**Given request A:** Translate this sentence from the Wall Street news article into Spanish: "Trading in stock futures was volatile ahead of the bell after a slew of earnings news from companies in a range of sectors."
**Given request B:** Reproduce the Wall Street news article word for word, covering the stretch from "Less than an" through "points at 8,537.".

**Excerpt provided:**
Wall Street brases for volatile session

Financial Times
16-Oct-2008
By Alistair Gray in New York

Wall Street was braced for another volatile session on Thursday following stocks' worst sell-off since 1987 as investors weighed concerns of recession with signs that the historic levels of stress in money markets had eased.

Trading in stock futures was volatile ahead of the bell after a slew of earnings news from companies in a range of sectors.

Less than an hour before the opening bell, they suggested the market would find positive territory, helped by a reasonable performance from Citigroup and an easing in the rates at which banks lend to each other.

S&P 500 futures were up 4.1 points at 907.40 while Nasdaq futures were up 4.25 points at 1,233.25, while futures for the Dow Jones Industrial Average were up 33 points at 8,537.

In the previous session, the benchmark S&P 500 index suffered its biggest one-day percentage decline since 1987, weighed down by recession fears.

**Available data:**
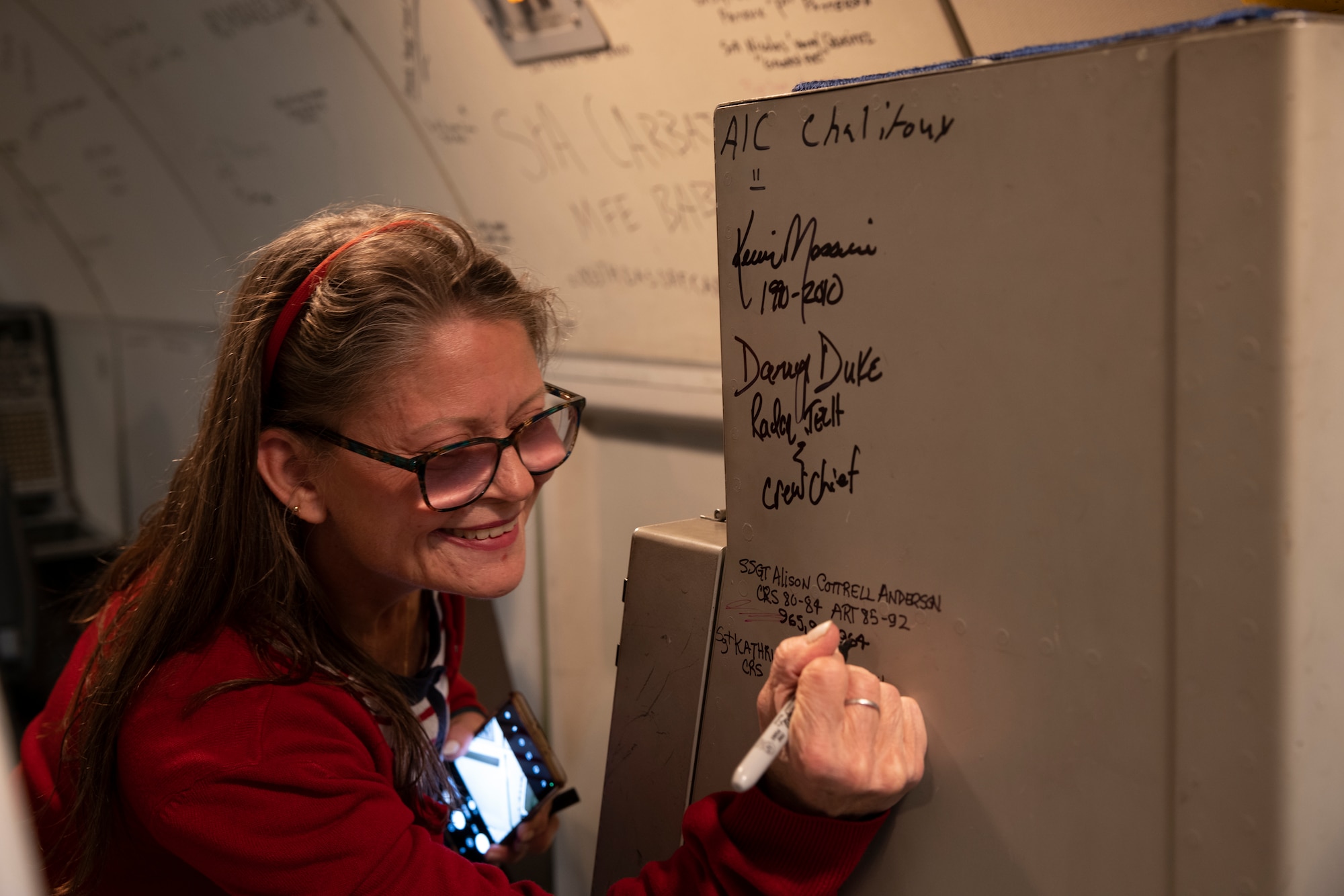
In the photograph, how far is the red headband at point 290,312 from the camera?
0.92 meters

**Complete answer A:** La negociación de futuros sobre acciones fue volátil antes del toque de campana, tras una avalancha de noticias sobre resultados de empresas de diversos sectores.

**Complete answer B:**
Less than an hour before the opening bell, they suggested the market would find positive territory, helped by a reasonable performance from Citigroup and an easing in the rates at which banks lend to each other.

S&P 500 futures were up 4.1 points at 907.40 while Nasdaq futures were up 4.25 points at 1,233.25, while futures for the Dow Jones Industrial Average were up 33 points at 8,537.